Meghann Riepenhoff: Littoral Drift and Instar
Talented and innovative photographer, Meghann Riepenhoff will have work in the exhibition, Imaging Now: Collected Visions (Curator: Dani Cattan), at the Memphis College of Art in Memphis, TN opening on March 15th, 2015. Her work begins with a focus on process but results in abstracted ways of considering created worlds, reflecting a watery earth or electrified heavens. Today I am featuring two of her projects, Littoral Drift, and Instar. Littoral Drift is a collection of unique photochemically processed cameraless cyanotypes and archival pigment prints that are re-photographed over time as they change and morph into new considerations.

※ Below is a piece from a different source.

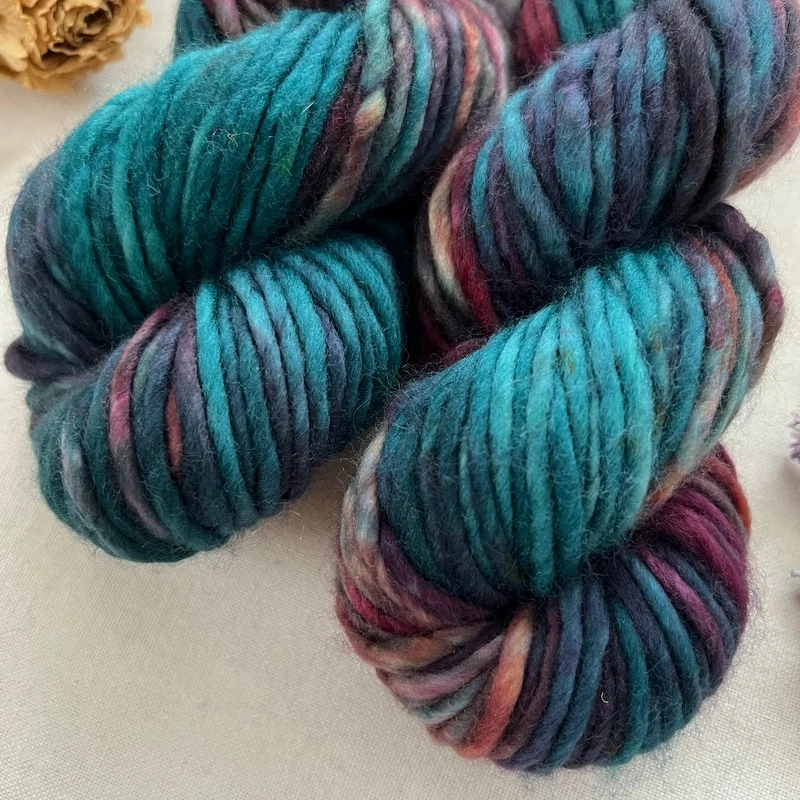 "Twilight Moss" 100% merino sw 70m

Born in Atlanta, GA, Meghann Riepenhoff is a photographic artist living in San Francisco, CA and Bainbridge Island, WA. She has been published in Harper’s Magazine, Aperture PhotoBook Review, BOMB Magazine Word Choice, B&W+Color, The Seattle Times, and Zyzzyva. Her exhibition record includes High Museum of Art, San Francisco Arts Commission Gallery, Kohler Art Center, Galerie du Monde (Hong Kong), Santa Cruz Museum of Art and History, San Francisco Camerawork, The Center for Fine Art Photography, Memphis College of Art, Foley Gallery, The McLoughlin Gallery, Duncan Miller Gallery, Royal NoneSuch Gallery, Craft Studio Gallery at The University of Missouri, Regina Rex, Photographic Center NW, Atlanta Photography Group Gallery, Memphis College of Art, and Museo de la Ciudad. In 2014, Charlotte Cotton awarded her 1st place in the Camera Club of New York’s Annual Juried Competition, she was a Nominee for the Baum Award, received Honorable Mention for the John Clarence Laughlin Award, and was selected as a Top 50 Photographer by Critical Mass.

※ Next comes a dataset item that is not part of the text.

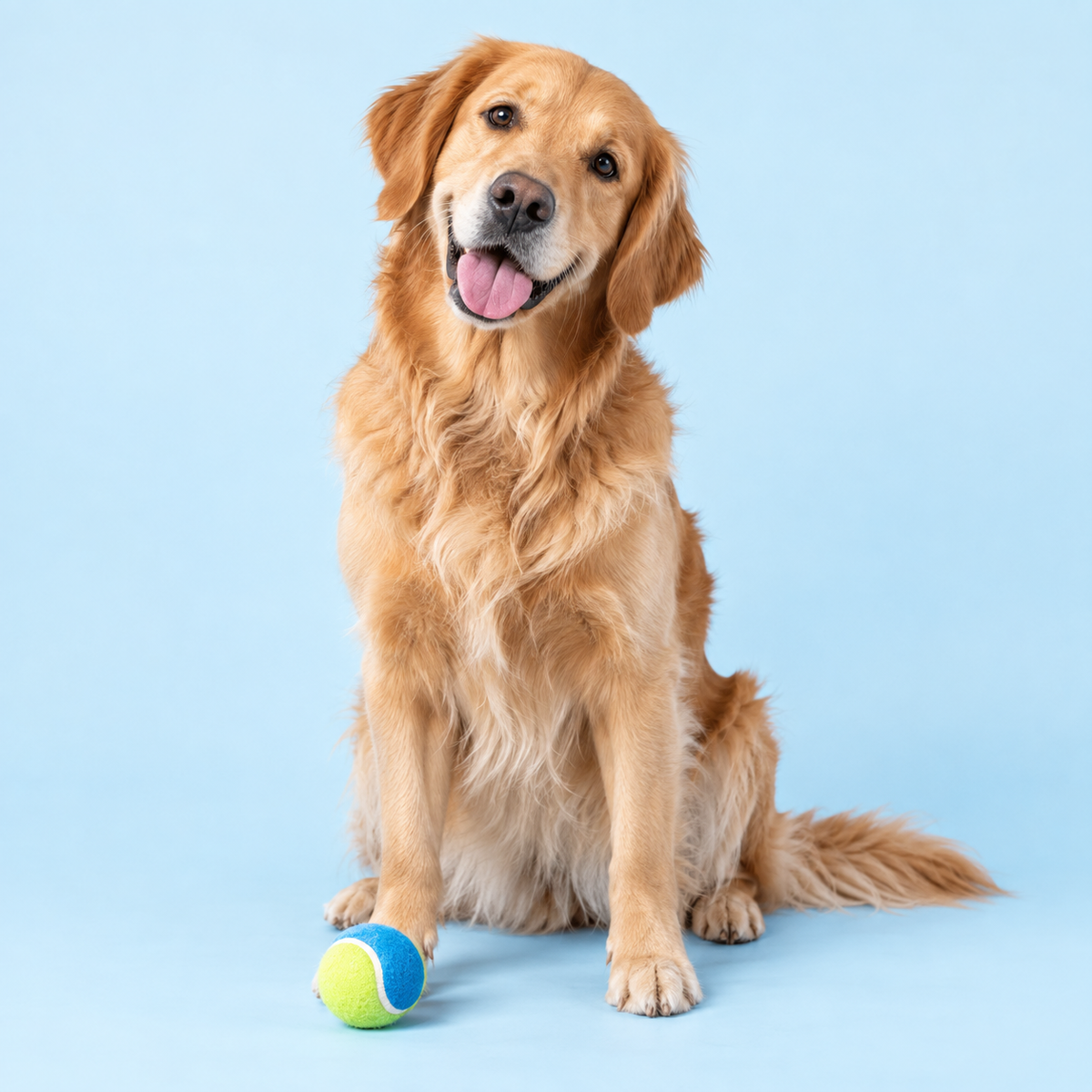 Catégorie Chien – golden retriever joueur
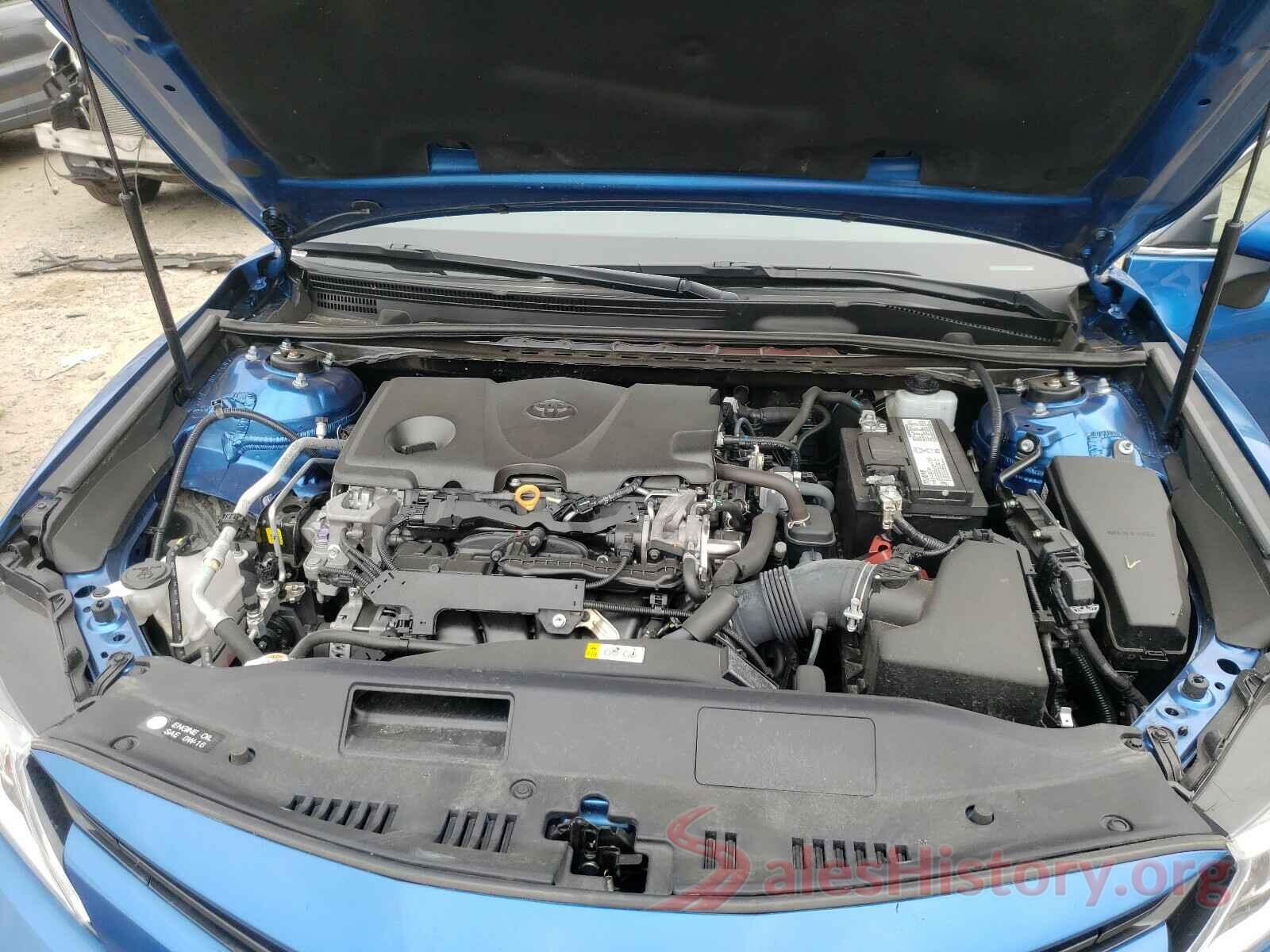 4T1B11HK8KU266455 2019 TOYOTA CAMRY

Riepenhoff is currently an Affiliate Artist at Headlands Center for the Arts and has been an artist in residence at Rayko Photo Center and Banff Centre for the Arts. She has lectured at Brown University, San Francisco Photo Alliance, California College of the Arts, Society for Photographic Education Conference, University of Art and Design (Queretaro, Mexico), and has hosted workshops on the value of photography for at-risk youth. She earned her BFA in Photography from The University of Georgia and her MFA from San Francisco Art Institute, where she is now a member of the visiting faculty.

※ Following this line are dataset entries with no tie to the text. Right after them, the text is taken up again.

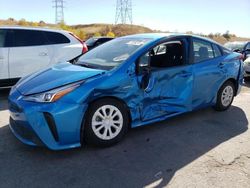 Toyota Prius Nigh salvage cars for sale: 2022 Toyota Prius Night Shade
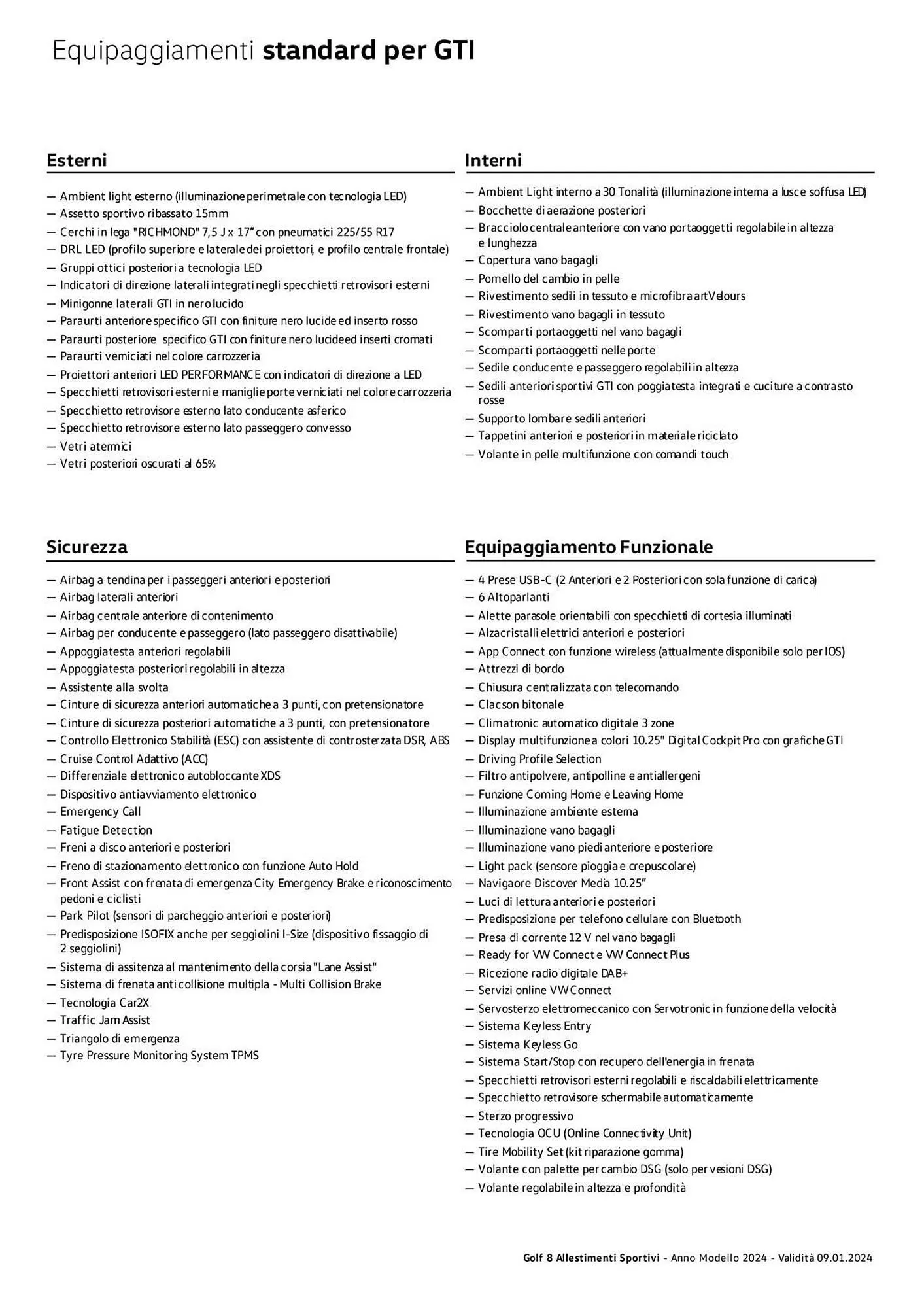 Volantino Volkswagen da 6 febbraio a 31 dicembre di 2024 - Pagina del volantino 117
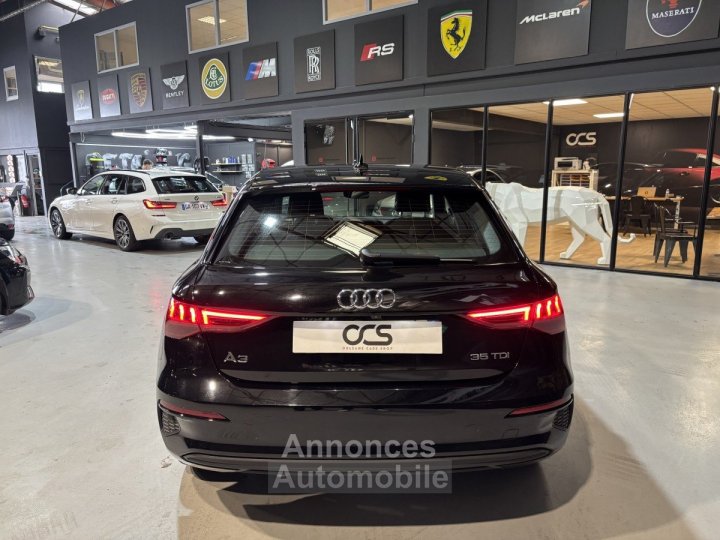 Audi A3 Sportback 35 TDI 150 S tronic Business Line - 6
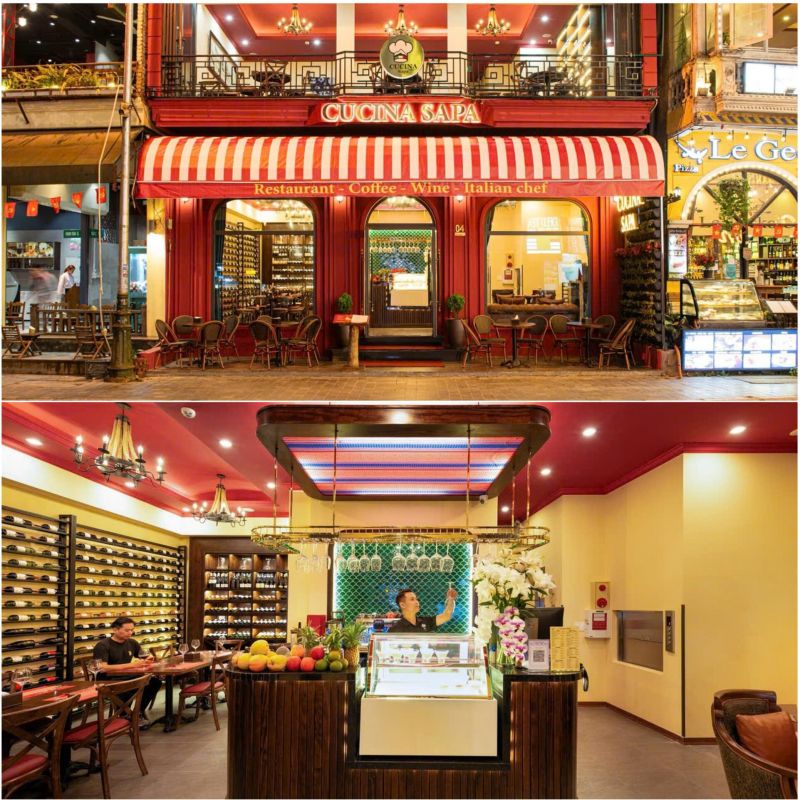 NHÀ HÀNG CUCINA SAPA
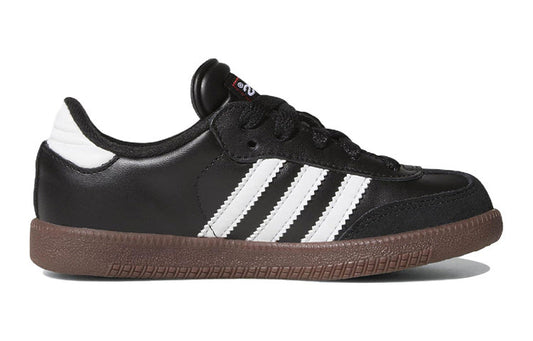 (GS) adidas Samba Classic 'Black White Kid' 036516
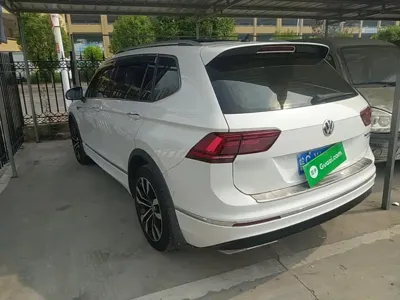 Volkswagen Tiguan L 2020, 122600 км, за 79200 CNY - фото 5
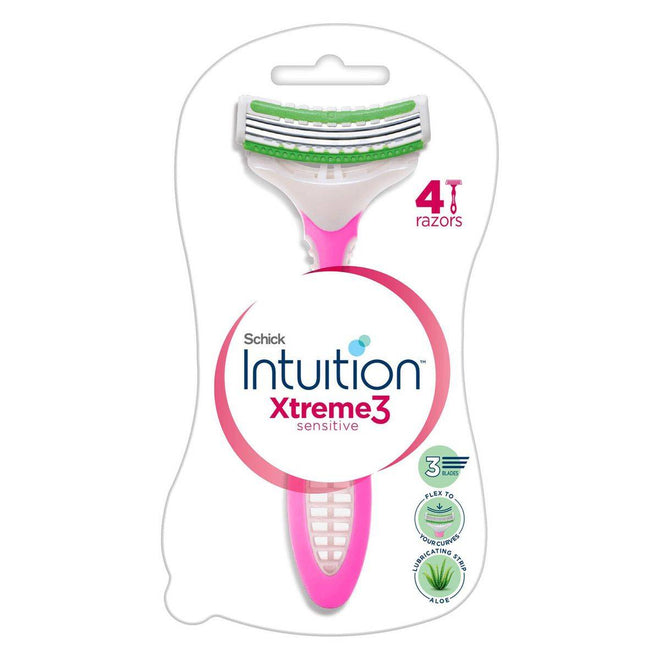 Schick Women Xtreme 3 Sensitive 3 Dual Moisture Disposable Razor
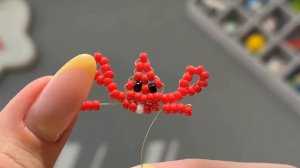 Урок по изготовлению миниатюрного лобстера из бисера – поделка из проволоки для украшений
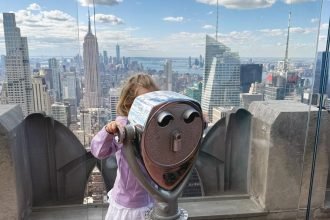 family travel in New York City with preschooler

This work stems from my fascination with the nature of our relationships to the landscape, the sublime, time, and impermanence. Entitled Littoral Drift, a geologic term describing the action of wind-driven waves transporting sand and gravel, the series consists of camera-less cyanotypes made in collaboration with the landscape and the ocean, at the edges of both. The elements that I employ in the process—waves, wind, and sediment—leave physical inscriptions through direct contact with photographic materials. Photochemically, the pieces are never wholly processed; they will continue to respond slowly to the changing environments that they encounter over time, and potentially self-destruct. As part of the larger project, I selectively re-photograph moments in the evolution of the images, to generate a series of static records of a transitory process. Entitled Continua, the progressive images are shown as polyptychs. Perhaps where the fugitive cyanotypes are analogies for a terrifyingly fleeting and beautiful existence, the process of re-photographing them is a metaphor for the incorporation and mediation of photography in the contemporary human experience.
Cyanotypes range in scale from 14”x11” to 42”x120” and re-photographed Continuum pieces range from 19”x11” to 16”x50”. Two-sided cyanotypes are suspended from the ceiling with custom clamps (see example below) so that both sides are visible, and the work remains exposed to environments.
As imaging technology continues to evolve, we are regularly provided with visual references to what was previously unknown and unseen. Most emblematic of imaging the great mystery in which we exist are pictures of cosmic events, planets, and the massive darkness that surrounds us. In the series Instar*, I transform the utterly mundane detritus in order to recreate and recall telescopic views, and in doing so consider the relationship between the insignificant and the immense.
All images are chromogenic photograms, compositions made by placing objects onto light-sensitive paper in a darkroom, exposing the paper to light, and processing it in traditional photographic chemistry. The nature of the process requires me to compose the image in total darkness, and, therefore results in unique pieces.
* The series title Instar is derived from the following Rebecca Solnit quote. Instar is a biological term used to describe the successive stages between molting in an insect. “The strange resonant word instar…implies something both celestial and ingrown, something heavenly and disastrous, and perhaps change is commonly like that, a buried star, oscillating between near and far”.